Math teacher Kimberly Krawczyk accused BCPS of several missteps in the aftermath of the Parkland shooting, from having ineffective counselors to building a “political narrative,” she wrote in The 74 Million.
Krawczyk was in the same building as the shooting on February 14, 2018, leaving 17 people dead.
“So much suffering could have been mitigated if our local leaders had focused more on getting kids the help they needed and less on trying to craft a national political narrative,” Krawczyk said.
Krawczyk said district leaders “put all the blame on the National Rifle Association”
She continued that the public saw promotion efforts like ‘#MSDStrong’ to show the community was determined, but did not see the alleged inadequacies of mental health services offered to students and staff. BCPS allegedly did not “implement a basic standard of care,” provide counselors with trauma experience or contact teachers at the shooting’s site over whether they needed mental health services.

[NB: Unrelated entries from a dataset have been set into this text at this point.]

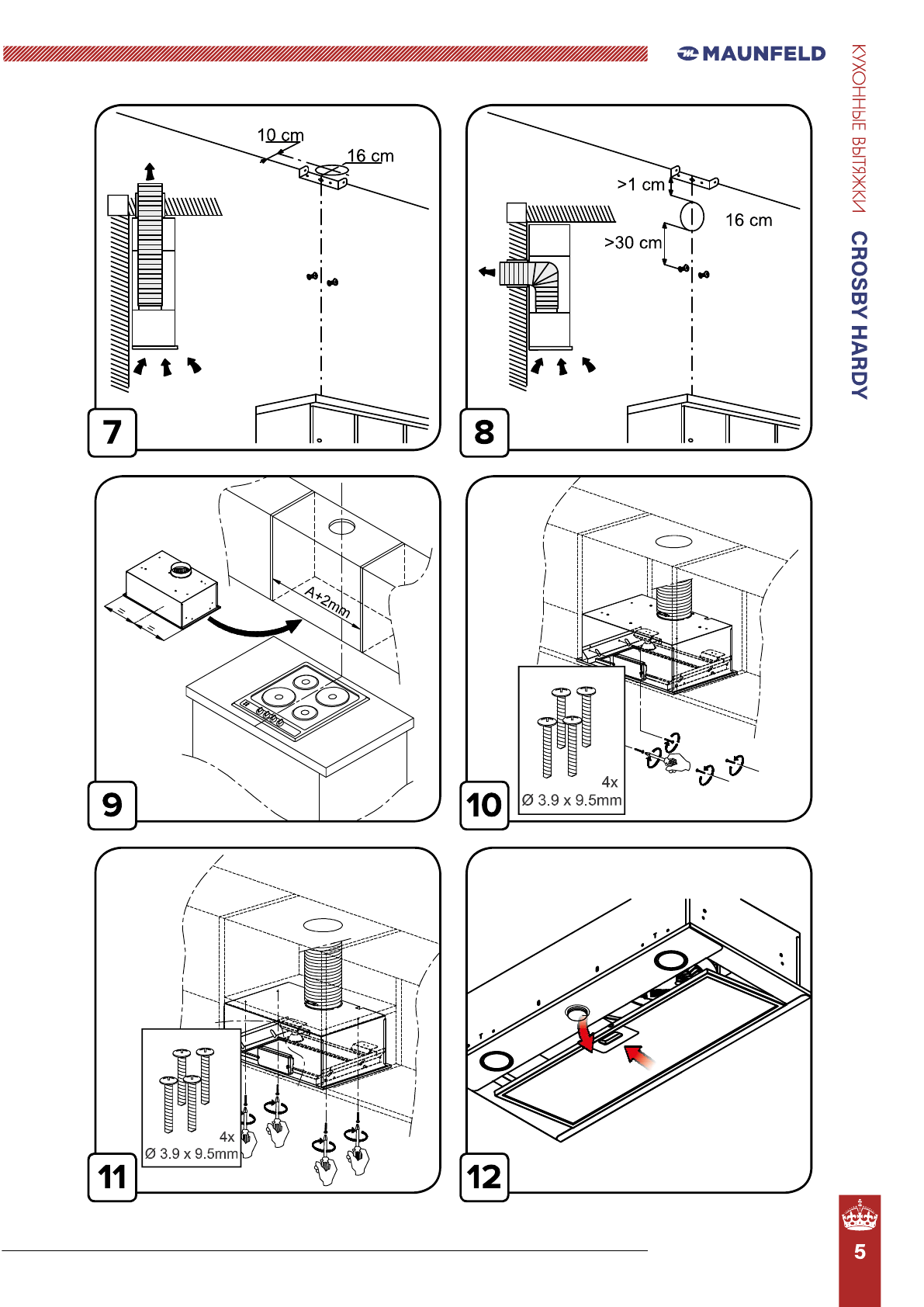 MAUNFELD

КУХОННЫЕ ВЫТЯЖКИ CROSBY HARDY

10 cm
16 cm
7

>1 cm
16 cm
>30 cm
8

A+2mm
9

4x
Ø 3.9 x 9.5mm
10

4x
Ø 3.9 x 9.5mm
11

12

5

BCPS, however, said they opened five locations for the Stoneman Douglas community to get mental health support, trained 50 district staff members to provide clinical supervision until May and “engaged national experts,” according to The 74 Million.
Krawczyk claimed counselors had “short stints” at the school and students stopped looking for help. She recalled a conversation where one student did not want to see a counselor again because she would tell a “different person the same story” and that the counselors could not deal with it.
“‘They’re not stupid, they’re just shitty,'” the student reportedly told Krawzyk.
The op-ed also cited mother Lisa Olson criticizing officials at a district board meeting in April 2018. Her son suffered bullet injuries.
“Even the president of the United States, the first lady, the governor, the attorney general, the chief of staff and a senator had the time to hug my son,” Olson said. “But not my school district, and not my son’s principal.”
Former Parkland student Sydney Aiello, 19, and 16-year-old student Calvin Desir both died due to suicide, the Miami Herald reported. Aiello committed suicide March 17 due to reported survivor’s guilt while Desir died Saturday, though it was not clear why he killed himself.
Andrew Pollack, who lost his daughter Meadow in the massacre, shared the op-ed on his Twitter page and expressed disdain toward media coverage and the Superintendent’s Robert Runcie’s response Thursday.
“If @CNN, @MSNBC & @RobertwRuncie had spent half as much time covering Parkland survivors’ trauma as they did on the gun debate, maybe we wouldn’t be losing students to suicide,” Pollack tweeted.
If @CNN, @MSNBC & @RobertwRuncie had spent half as much time covering Parkland survivors’ trauma as they did on the gun debate, maybe we wouldn’t be losing students to suicide.#FIxit https://t.co/eTUupcv46W
— Andrew Pollack (@AndrewPollackFL) March 28, 2019
Stoneman Douglas serves more than 3,000 students, according to BCPS’s website.